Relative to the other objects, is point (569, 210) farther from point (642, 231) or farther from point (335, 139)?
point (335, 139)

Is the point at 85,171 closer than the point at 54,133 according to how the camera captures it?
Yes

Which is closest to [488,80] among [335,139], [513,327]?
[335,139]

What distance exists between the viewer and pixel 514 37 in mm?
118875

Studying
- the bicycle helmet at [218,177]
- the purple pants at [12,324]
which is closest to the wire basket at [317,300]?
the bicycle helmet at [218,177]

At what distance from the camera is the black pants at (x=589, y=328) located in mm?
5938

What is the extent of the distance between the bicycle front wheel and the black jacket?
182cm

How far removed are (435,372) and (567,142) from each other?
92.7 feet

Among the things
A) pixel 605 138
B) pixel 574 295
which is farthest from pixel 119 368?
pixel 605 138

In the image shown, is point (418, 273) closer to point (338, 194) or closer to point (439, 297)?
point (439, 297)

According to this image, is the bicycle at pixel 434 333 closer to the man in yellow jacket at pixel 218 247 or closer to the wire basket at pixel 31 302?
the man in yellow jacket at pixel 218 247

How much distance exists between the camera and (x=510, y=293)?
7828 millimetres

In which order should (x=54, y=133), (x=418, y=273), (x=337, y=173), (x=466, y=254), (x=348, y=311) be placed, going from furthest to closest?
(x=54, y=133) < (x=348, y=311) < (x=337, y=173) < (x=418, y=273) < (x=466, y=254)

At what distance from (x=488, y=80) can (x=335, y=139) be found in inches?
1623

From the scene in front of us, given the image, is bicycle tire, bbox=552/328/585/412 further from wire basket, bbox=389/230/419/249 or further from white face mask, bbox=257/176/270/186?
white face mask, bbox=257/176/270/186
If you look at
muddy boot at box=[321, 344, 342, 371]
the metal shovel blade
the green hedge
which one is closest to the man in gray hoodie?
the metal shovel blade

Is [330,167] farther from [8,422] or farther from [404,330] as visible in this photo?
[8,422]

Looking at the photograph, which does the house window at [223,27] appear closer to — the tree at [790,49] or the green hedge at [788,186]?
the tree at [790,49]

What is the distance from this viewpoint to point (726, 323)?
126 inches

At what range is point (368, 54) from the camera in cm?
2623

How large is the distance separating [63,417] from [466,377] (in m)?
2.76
•••••
> **WORK TO DO**
Place the lines above into a Markdown table with a "No." column holding the row number and a "Line" column holding the line, skipping any blank lines.

> **ANSWER TO THE EXERCISE**
| No. | Line |
|---|---|
| 1 | Relative to the other objects, is point (569, 210) farther from point (642, 231) or farther from point (335, 139)? |
| 2 | point (335, 139) |
| 3 | Is the point at 85,171 closer than the point at 54,133 according to how the camera captures it? |
| 4 | Yes |
| 5 | Which is closest to [488,80] among [335,139], [513,327]? |
| 6 | [335,139] |
| 7 | What distance exists between the viewer and pixel 514 37 in mm? |
| 8 | 118875 |
| 9 | Studying |
| 10 | - the bicycle helmet at [218,177] |
| 11 | - the purple pants at [12,324] |
| 12 | which is closest to the wire basket at [317,300]? |
| 13 | the bicycle helmet at [218,177] |
| 14 | At what distance from the camera is the black pants at (x=589, y=328) located in mm? |
| 15 | 5938 |
| 16 | What is the extent of the distance between the bicycle front wheel and the black jacket? |
| 17 | 182cm |
| 18 | How far removed are (435,372) and (567,142) from each other? |
| 19 | 92.7 feet |
| 20 | Among the things |
| 21 | A) pixel 605 138 |
| 22 | B) pixel 574 295 |
| 23 | which is farthest from pixel 119 368? |
| 24 | pixel 605 138 |
| 25 | In the image shown, is point (418, 273) closer to point (338, 194) or closer to point (439, 297)? |
| 26 | point (439, 297) |
| 27 | According to this image, is the bicycle at pixel 434 333 closer to the man in yellow jacket at pixel 218 247 or closer to the wire basket at pixel 31 302? |
| 28 | the man in yellow jacket at pixel 218 247 |
| 29 | How much distance exists between the camera and (x=510, y=293)? |
| 30 | 7828 millimetres |
| 31 | In which order should (x=54, y=133), (x=418, y=273), (x=337, y=173), (x=466, y=254), (x=348, y=311) be placed, going from furthest to closest? |
| 32 | (x=54, y=133) < (x=348, y=311) < (x=337, y=173) < (x=418, y=273) < (x=466, y=254) |
| 33 | At what distance from (x=488, y=80) can (x=335, y=139) be found in inches? |
| 34 | 1623 |
| 35 | From the scene in front of us, given the image, is bicycle tire, bbox=552/328/585/412 further from wire basket, bbox=389/230/419/249 or further from white face mask, bbox=257/176/270/186? |
| 36 | white face mask, bbox=257/176/270/186 |
| 37 | If you look at |
| 38 | muddy boot at box=[321, 344, 342, 371] |
| 39 | the metal shovel blade |
| 40 | the green hedge |
| 41 | which one is closest to the man in gray hoodie? |
| 42 | the metal shovel blade |
| 43 | Is [330,167] farther from [8,422] or farther from [404,330] as visible in this photo? |
| 44 | [8,422] |
| 45 | Looking at the photograph, which does the house window at [223,27] appear closer to — the tree at [790,49] or the green hedge at [788,186]? |
| 46 | the tree at [790,49] |
| 47 | What is the distance from this viewpoint to point (726, 323)? |
| 48 | 126 inches |
| 49 | At what range is point (368, 54) from the camera in cm? |
| 50 | 2623 |
| 51 | How large is the distance separating [63,417] from [466,377] (in m)? |
| 52 | 2.76 |